» Text for analysis:
+ + + +
In a very real sense, Insecure, the creation of multi-talented actress/writer/producer/director Issa Rae and Larry Wilmore, has been “glowing up” since the moment of its creation.
Beginning life as highly-acclaimed web series, The Mis-Adventures of Awkward Black Girl, affectionately referred to by most people as Awkward Black Girl, the series, which ended its third season last year with a fourth in the offing, has been living out its tagline in ways big and small.
“Glowing up”, if you aren’t cheek-by-jowl with the lingual zeitgeist, is, according to VOX ATL, a “process focuses on the improvement of physical appearance, individual style, overall attractiveness and maturity” which originally referred to puberty but now means a whole lot more.
It is, essentially, a clever riff on “growing up” which everyone in the show does a lot of in the third season, whether they feel like they’re doing it or not.
Still sporting the wounds of her break-up with Lawrence (Jay Ellis), Issa Dee (Issa Rae), whose mother “helpfully” texts her Bible verses with no personal context of any kind, as if someone had handed God a mobile phone and said “have at it”, feels, she admits to bestie Molly (Yvonne Orji), who is successful in career but not love, that she often feels like a “fuck-up”.
We’ve all been there, shouldering good old Imposter Syndrome like it’s some kind of existential deadweight, but for Issa, the one friend out of four which includes Molly, accountant and exuberant wild child of sorts Kelli (Natasha Rothwell, who writes for the show and co-produces) and happily married and pregnant Tiffany (Amanda Seales), the first of the friends to take the next big step in life, who isn’t seeming to take great strides towards a glow up, it feels like a permanent anchoring state of existence.
She is, of course, trying to do everything she can to get ahead, but whereas Molly is playing it hard at her new law firm (a successful tactic but one which results in her socially isolating herself) looks like she’s nailing this whole life thing every time, Issa is struggling to find her groove, to find that part of her that feels like it really matters.
In season 3, she quits her long-time job at “We Got Y’all”, a non-profit working with kids of disadvantaged areas, sick of being the token black woman in an organisation staffed largely by well-meaning white people, starts driving for Lyft, and takes on a supposedly part-time job as a building complex supervisor which isn’t a disaster but not exactly an exact fit for her creatively-ambitious skill set.
As a black woman who’s about to turn 30, which she does in one episode where Molly plans the perfect birthday outing, Issa feels the weight of expectation bearing down upon her, surrounded by successful members of her community who are seizing the American Dream and making it work.
Appearances can be deceiving, of course, and while Issa feels like the fuck-up of the group, the reality is that no one is knocking it out of the park.
They’re not floundering either, but as an unexpectedly wild and loose weekend at Coachella reveals, soaked in the drug Molly (yep Molly does Molly, something the character in question finds hilarious, multiple times), no one has a stranglehold on the perfect life.
Desperately trying to get on the partner track at her law firm, Molly’s only great romantic engagement of the year is with married friend ‘Dro’ Peña (Sarunas J. Jackson) who’s in an open marriage but obviously isn’t about to leave his wife, and she spends much of the season flailing, able to afford blueberry facials for her dog but feeling like she’s not succeeding at work or in life.
+ + + +
» Recorded information:

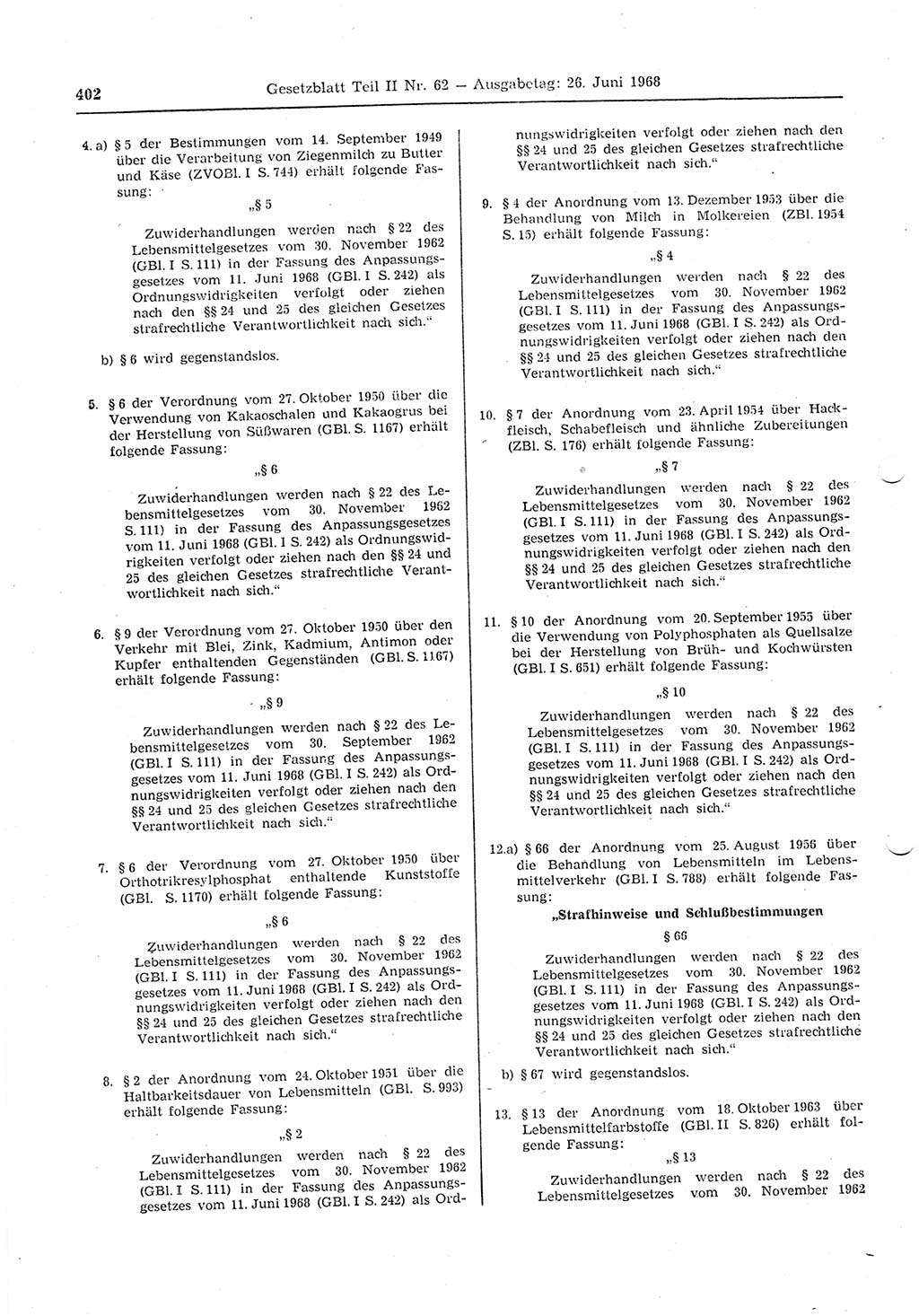 402 Gesetzblatt Teil II Nr. 62 — Ausgabetag: 26. Juni 1968

4. a) § 5 der Bestimmungen vom 14. September 1949 über die Verarbeitung von Ziegenmilch zu Butter und Käse (ZVOBl. I S. 744) erhält folgende Fassung:

„§ 5

Zuwiderhandlungen werden nach § 22 des Lebensmittelgesetzes vom 30. November 1962 (GBl. I S. 111) in der Fassung des Anpassungsgesetzes vom 11. Juni 1968 (GBl. I S. 242) als Ordnungswidrigkeiten verfolgt oder ziehen nach den §§ 24 und 25 des gleichen Gesetzes strafrechtliche Verantwortlichkeit nach sich."

b) § 6 wird gegenstandslos.

5. § 6 der Verordnung vom 27. Oktober 1950 über die Verwendung von Kakaoschalen und Kakaogrus bei der Herstellung von Süßwaren (GBl. S. 1167) erhält folgende Fassung:

„§ 6

Zuwiderhandlungen werden nach § 22 des Lebensmittelgesetzes vom 30. November 1962 S. 111) in der Fassung des Anpassungsgesetzes vom 11. Juni 1968 (GBl. I S. 242) als Ordnungswidrigkeiten verfolgt oder ziehen nach den §§ 24 und 25 des gleichen Gesetzes strafrechtliche Verantwortlichkeit nach sich."

6. § 9 der Verordnung vom 27. Oktober 1950 über den Verkehr mit Blei, Zink, Kadmium, Antimon oder Kupfer enthaltenden Gegenständen (GBl. S. 1167) erhält folgende Fassung:

„§ 9

Zuwiderhandlungen werden nach § 22 des Lebensmittelgesetzes vom 30. September 1962 (GBl. I S. 111) in der Fassung des Anpassungsgesetzes vom 11. Juni 1968 (GBl. I S. 242) als Ordnungswidrigkeiten verfolgt oder ziehen nach den §§ 24 und 25 des gleichen Gesetzes strafrechtliche Verantwortlichkeit nach sich."

7. § 6 der Verordnung vom 27. Oktober 1950 über Orthotrikresylphosphat enthaltende Kunststoffe (GBl. S. 1170) erhält folgende Fassung:

„§ 6

Zuwiderhandlungen werden nach § 22 des Lebensmittelgesetzes vom 30. November 1962 (GBl. I S. 111) in der Fassung des Anpassungsgesetzes vom 11. Juni 1968 (GBl. I S. 242) als Ordnungswidrigkeiten verfolgt oder ziehen nach den §§ 24 und 25 des gleichen Gesetzes strafrechtliche Verantwortlichkeit nach sich."

8. § 2 der Anordnung vom 24. Oktober 1951 über die Haltbarkeitsdauer von Lebensmitteln (GBl. S. 993) erhält folgende Fassung:

„§ 2

Zuwiderhandlungen werden nach § 22 des Lebensmittelgesetzes vom 30. November 1962 (GBl. I S. 111) in der Fassung des Anpassungsgesetzes vom 11. Juni 1968 (GBl. I S. 242) als Ordnungswidrigkeiten verfolgt oder ziehen nach den §§ 24 und 25 des gleichen Gesetzes strafrechtliche Verantwortlichkeit nach sich."

9. § 4 der Anordnung vom 13. Dezember 1953 über die Behandlung von Milch in Molkereien (ZBl. 1954 S. 15) erhält folgende Fassung:

„§ 4

Zuwiderhandlungen werden nach § 22 des Lebensmittelgesetzes vom 30. November 1962 (GBl. I S. 111) in der Fassung des Anpassungsgesetzes vom 11. Juni 1968 (GBl. I S. 242) als Ordnungswidrigkeiten verfolgt oder ziehen nach den §§ 24 und 25 des gleichen Gesetzes strafrechtliche Verantwortlichkeit nach sich."

10. § 7 der Anordnung vom 23. April 1954 über Hackfleisch, Schabefleisch und ähnliche Zubereitungen (ZBl. S. 176) erhält folgende Fassung:

„§ 7

Zuwiderhandlungen werden nach § 22 des Lebensmittelgesetzes vom 30. November 1962 (GBl. I S. 111) in der Fassung des Anpassungsgesetzes vom 11. Juni 1968 (GBl. I S. 242) als Ordnungswidrigkeiten verfolgt oder ziehen nach den §§ 24 und 25 des gleichen Gesetzes strafrechtliche Verantwortlichkeit nach sich."

11. § 10 der Anordnung vom 20. September 1955 über die Verwendung von Polyphosphaten als Quellsalze bei der Herstellung von Brüh- und Kochwürsten (GBl. I S. 651) erhält folgende Fassung:

„§ 10

Zuwiderhandlungen werden nach § 22 des Lebensmittelgesetzes vom 30. November 1962 (GBl. I S. 111) in der Fassung des Anpassungsgesetzes vom 11. Juni 1968 (GBl. I S. 242) als Ordnungswidrigkeiten verfolgt oder ziehen nach den §§ 24 und 25 des gleichen Gesetzes strafrechtliche Verantwortlichkeit nach sich."

12.a) § 66 der Anordnung vom 25. August 1956 über die Behandlung von Lebensmitteln im Lebensmittelverkehr (GBl. I S. 788) erhält folgende Fassung:

„Strafhinweise und Schlußbestimmungen

§ 66

Zuwiderhandlungen werden nach § 22 des Lebensmittelgesetzes vom 30. November 1962 (GBl. I S. 111) in der Fassung des Anpassungsgesetzes vom 11. Juni 1968 (GBl. I S. 242) als Ordnungswidrigkeiten verfolgt oder ziehen nach den §§ 24 und 25 des gleichen Gesetzes strafrechtliche Verantwortlichkeit nach sich."

b) § 67 wird gegenstandslos.

13. § 13 der Anordnung vom 18. Oktober 1963 über Lebensmittelfarbstoffe (GBl. II S. 826) erhält folgende Fassung:

„§ 13

Zuwiderhandlungen werden nach § 22 des Lebensmittelgesetzes vom 30. November 1962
+ + + +
» Assignment A:
Reproduce the part of the Insecure review starting with "In a very real" and going on through "big and small.".
» Assignment B:
Summarize the Insecure review in two sentences.
» Assignment C:
Continue the Insecure review from the point where it ends.
None of the work here draws on the records.

» Final answer A:
In a very real sense, Insecure, the creation of multi-talented actress/writer/producer/director Issa Rae and Larry Wilmore, has been “glowing up” since the moment of its creation.
Beginning life as highly-acclaimed web series, The Mis-Adventures of Awkward Black Girl, affectionately referred to by most people as Awkward Black Girl, the series, which ended its third season last year with a fourth in the offing, has been living out its tagline in ways big and small.

» Final answer B:
Insecure, created by Issa Rae and Larry Wilmore and grown out of the web series Awkward Black Girl, has been "glowing up" (a riff on "growing up"), and its characters do a lot of growing up in the third season. Issa quits her nonprofit job and feels like the failure of her group of friends as she turns 30, but the season shows that none of them, including the career-driven Molly, has a perfect life.

» Final answer C:
She’s getting somewhere but she’s not sure where, a sensation matched by Issa who meets the luminously-eyed Nathan (Kendrick Sampson) on a Lyft ride one day, a kismet of meetings that arrives just as she’s decided that on/off again potential lover and boyfriend and old school friend Daniel (Y’lan Noel), and the man on whose couch she is crashing when the season begins, is not someone worth pursuing.
At that unenviable place where nothing concrete is emerging and all the irons in the fire such as launching a career as an events organiser by staging a celebration of local music in her home neighbourhood of Inglewood are really glowing hot as she would have liked, Issa begins to feel like every step is a huge misstep.
That’s not wholly correct of course but then people are generally not very good at separating fact and perception, and Issa is no exception, with season 3 ending with a penitent Nathan wanting to fix their nascent relationship up, and a fellow black events entrepreneur helping to mentor her (but who’s she dating? Uh-oh, awkward) but Issa feeling like the only achievement is finally unpacking all her boxes and getting her apartment finally sorted.
While Insecure shines an illuminating light on black professional life in modern L.A., celebrating its life, culture, good and bad points in the process, it also embraces the universality of human experience to such an extent that season 3 saw the show go from fan favourite to Twitter-phenom, one of those shows that would, in the old days, be described as a “water cooler show”.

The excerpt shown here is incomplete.